Whitney M. Young Magnet HS
My interest in Japanese culture started when I was 13 and I would always watch anime (not that I knew what its name at the time). I never expected to be able to actually travel to the Japan and experience the culture first hand. It wasn’t until I said farewell to my family that it became real – I was going to Japan. It wasn’t until my third night in Japan that my mind fully processed that I was living in the country I dedicated 4 years of my academic life.
The highlight and main reason for our trip was to explore the areas of Japan that was devastated by the earthquake. It was an eye opening experience. Seeing the massive strength Mother Nature has was awe-inspiring, but at the same time a scary thing to behold, knowing that at any time that power can be unleashed shattering the lives of thousands.
While in the Tohoku area we saw the damage caused by the earthquake and learned about the current recovery efforts and what brave people did during the disaster. One of my favorite parts of this experience was the high school summit in Rikuzentakata. We were able to talk to high school students and pick their mind about what they felt needed to be done to repair their home, and where exactly 32 American teens stood in that plan. Listening to their opinions really changed my perspective on what my abilities were when it comes to helping people in need. It was thought provoking and really challenged one to explore all the aspects of government, the people, and foreign agencies when it comes to repairing a damaged state. Not only was I able to practice my Japanese in the process, but I was able to build bonds with Japanese students through discussion of such a personal subject matter. I learned a lot from these discussions, for instance, in areas such as Kesennuma, Rikuzentakata and Ishinomaki, a lot of press coverage of the disaster has stopped and these areas have fallen to the wayside in the wake of more “interesting” “popular” or “less depressing” stories. We all felt this was something that needed to change. This was especially true in America. To solve this problem we thought that at certain Japanese festivals both in Japan and the US flyers could be given out updating people about these areas. Another way that can help, similar to the reason I was able to build these connections with the Japanese students is to just communicate with people, and share what I’ve learned.

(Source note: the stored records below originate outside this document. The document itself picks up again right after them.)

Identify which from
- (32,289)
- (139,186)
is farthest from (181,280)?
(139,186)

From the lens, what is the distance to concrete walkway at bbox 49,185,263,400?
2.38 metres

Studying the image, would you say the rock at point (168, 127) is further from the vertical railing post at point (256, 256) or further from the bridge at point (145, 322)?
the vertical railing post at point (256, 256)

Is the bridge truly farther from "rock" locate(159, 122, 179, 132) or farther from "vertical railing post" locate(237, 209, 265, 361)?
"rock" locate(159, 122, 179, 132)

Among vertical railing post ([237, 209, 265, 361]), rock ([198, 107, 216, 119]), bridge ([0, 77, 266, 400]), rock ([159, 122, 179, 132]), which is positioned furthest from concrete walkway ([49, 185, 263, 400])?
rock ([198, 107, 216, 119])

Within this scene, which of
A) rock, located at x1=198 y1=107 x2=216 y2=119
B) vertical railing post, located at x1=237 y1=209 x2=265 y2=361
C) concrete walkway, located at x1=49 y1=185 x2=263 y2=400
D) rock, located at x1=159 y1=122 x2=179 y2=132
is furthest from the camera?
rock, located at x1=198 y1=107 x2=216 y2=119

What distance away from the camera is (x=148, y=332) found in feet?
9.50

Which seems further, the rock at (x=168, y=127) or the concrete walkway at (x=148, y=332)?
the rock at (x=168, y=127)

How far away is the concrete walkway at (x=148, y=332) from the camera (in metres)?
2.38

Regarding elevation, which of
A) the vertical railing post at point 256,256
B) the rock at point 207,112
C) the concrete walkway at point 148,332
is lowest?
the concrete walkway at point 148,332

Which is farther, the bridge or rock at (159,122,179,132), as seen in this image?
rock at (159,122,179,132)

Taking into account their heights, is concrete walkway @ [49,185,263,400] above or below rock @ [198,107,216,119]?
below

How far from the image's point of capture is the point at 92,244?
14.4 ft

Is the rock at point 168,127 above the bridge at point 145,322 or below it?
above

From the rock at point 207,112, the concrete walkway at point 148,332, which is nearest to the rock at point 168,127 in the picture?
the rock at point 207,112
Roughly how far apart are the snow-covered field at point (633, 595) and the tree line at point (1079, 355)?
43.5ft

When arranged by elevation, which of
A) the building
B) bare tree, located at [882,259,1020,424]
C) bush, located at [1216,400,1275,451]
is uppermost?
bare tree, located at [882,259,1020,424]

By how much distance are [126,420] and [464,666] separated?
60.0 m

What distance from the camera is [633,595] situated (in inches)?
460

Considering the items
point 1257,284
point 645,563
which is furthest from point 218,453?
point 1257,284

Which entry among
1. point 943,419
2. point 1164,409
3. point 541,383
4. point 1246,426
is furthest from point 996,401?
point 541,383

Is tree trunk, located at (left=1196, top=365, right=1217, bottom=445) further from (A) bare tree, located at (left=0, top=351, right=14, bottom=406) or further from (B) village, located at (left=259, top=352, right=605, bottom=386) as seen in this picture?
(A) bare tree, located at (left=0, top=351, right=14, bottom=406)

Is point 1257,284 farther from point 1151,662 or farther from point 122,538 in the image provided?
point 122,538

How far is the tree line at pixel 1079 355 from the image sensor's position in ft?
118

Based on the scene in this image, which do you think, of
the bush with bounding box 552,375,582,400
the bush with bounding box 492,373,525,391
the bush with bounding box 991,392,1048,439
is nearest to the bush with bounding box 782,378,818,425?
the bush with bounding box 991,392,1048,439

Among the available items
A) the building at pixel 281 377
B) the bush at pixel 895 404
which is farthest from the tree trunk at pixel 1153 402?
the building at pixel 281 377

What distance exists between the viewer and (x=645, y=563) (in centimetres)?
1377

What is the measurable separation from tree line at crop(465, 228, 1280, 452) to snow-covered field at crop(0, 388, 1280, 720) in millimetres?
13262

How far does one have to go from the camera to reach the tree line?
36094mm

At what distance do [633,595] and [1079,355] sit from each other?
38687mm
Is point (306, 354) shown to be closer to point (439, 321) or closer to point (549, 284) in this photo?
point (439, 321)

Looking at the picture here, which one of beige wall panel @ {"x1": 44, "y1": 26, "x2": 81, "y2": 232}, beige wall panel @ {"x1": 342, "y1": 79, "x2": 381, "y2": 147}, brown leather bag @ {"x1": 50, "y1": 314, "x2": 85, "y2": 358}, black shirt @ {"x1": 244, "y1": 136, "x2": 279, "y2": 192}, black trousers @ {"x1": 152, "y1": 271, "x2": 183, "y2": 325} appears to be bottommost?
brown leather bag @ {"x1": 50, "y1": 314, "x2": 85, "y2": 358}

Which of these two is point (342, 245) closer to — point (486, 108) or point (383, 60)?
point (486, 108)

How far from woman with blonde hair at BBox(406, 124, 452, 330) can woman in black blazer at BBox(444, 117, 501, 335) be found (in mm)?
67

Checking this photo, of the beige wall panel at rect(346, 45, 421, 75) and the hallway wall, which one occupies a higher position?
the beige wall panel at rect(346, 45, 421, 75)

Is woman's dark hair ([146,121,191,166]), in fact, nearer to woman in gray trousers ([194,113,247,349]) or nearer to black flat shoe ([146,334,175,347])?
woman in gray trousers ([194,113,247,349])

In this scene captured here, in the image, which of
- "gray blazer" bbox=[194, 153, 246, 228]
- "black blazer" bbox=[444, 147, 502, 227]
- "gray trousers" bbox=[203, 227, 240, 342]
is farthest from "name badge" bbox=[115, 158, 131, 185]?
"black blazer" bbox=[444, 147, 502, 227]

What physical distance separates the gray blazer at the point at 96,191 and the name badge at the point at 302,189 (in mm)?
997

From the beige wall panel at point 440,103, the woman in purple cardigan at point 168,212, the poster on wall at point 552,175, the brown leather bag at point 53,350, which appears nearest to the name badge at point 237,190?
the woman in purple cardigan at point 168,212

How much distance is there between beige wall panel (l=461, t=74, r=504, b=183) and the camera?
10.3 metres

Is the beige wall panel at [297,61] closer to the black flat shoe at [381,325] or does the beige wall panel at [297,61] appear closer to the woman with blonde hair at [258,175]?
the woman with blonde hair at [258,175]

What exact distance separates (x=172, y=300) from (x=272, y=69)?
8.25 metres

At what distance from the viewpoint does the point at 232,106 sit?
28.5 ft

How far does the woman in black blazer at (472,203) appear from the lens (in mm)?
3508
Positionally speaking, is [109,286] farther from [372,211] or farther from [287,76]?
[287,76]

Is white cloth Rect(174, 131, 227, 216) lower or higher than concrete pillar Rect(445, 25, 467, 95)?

There are three things that I can say are the main reasons I want to go back to Japan, the food, people, and historical sites. During both of my homestays I was able to explore two historical sites in Japan, Zuihoden in Sendai, and Osaka Castle in Osaka. Zuihoden is the mausoleum of a famous conqueror, Date Masamune. It was so beautiful, and it was like a step through history walking throughout it. Osaka Castle was just as beautiful and really impressive. Even though the Osaka heat was out and working overtime, that didn’t ruin the experience at all, the people I was with and the attraction made it all very much worth it. Speaking of the people…what can be said? They were great…one of the kindest people I’ve ever had the honor of meeting. At times, it may have felt as if it was too much, for someone who you’ve just met, but that’s just how a lot of Japanese people are. Everyone was so kind, my host family in Osaka knew I wanted to try Okonomiyaki, and they made it for me filled with different seafood, it’s a definite contender for being one of the best meals I had in Japan, only competition being the gigantic shrimp tempura my Sendai family made. It was so good, not only because of the ingredients and my predilection towards seafood, but because they made it for me, and seemed to be really happy I was there with them. I was touched, and this experience proved that hunger isn’t the best sauce, because food made with care and consideration will always taste better.
Besides building bonds, learning about what happened on 3.11, there’s another reason this program was created by the Japan Foundation, and that is to honor the memories of two English teachers who passed away during the disaster. There are a few words I would like to say: Monty and Taylor, I can now understand why you decided to dedicate a part of your life to teaching in Japan. I’m sure that during your time on Earth you made an impact on many people, and they’re better for that impact. Wherever you are know, that you’ve changed the lives of many people.
I’m so grateful that the JET Memorial Invitation Program for choosing me to be a part of this experience, and making one of my dreams come true. I’m also indebted towards my Japanese teacher for seeing my potential for growth in Japanese and recommending me. I really want to say thank you. The summer before I start college, and enter a new stage of my life has been one of my best summers because of this program. This experience will go down as a highlight of my youth-never to be forgotten.
“Exploring Zuihoden in Sendai”
It was beautiful and I feel that during this exploration I was able to build a closer bond with my host family and get to know more about them.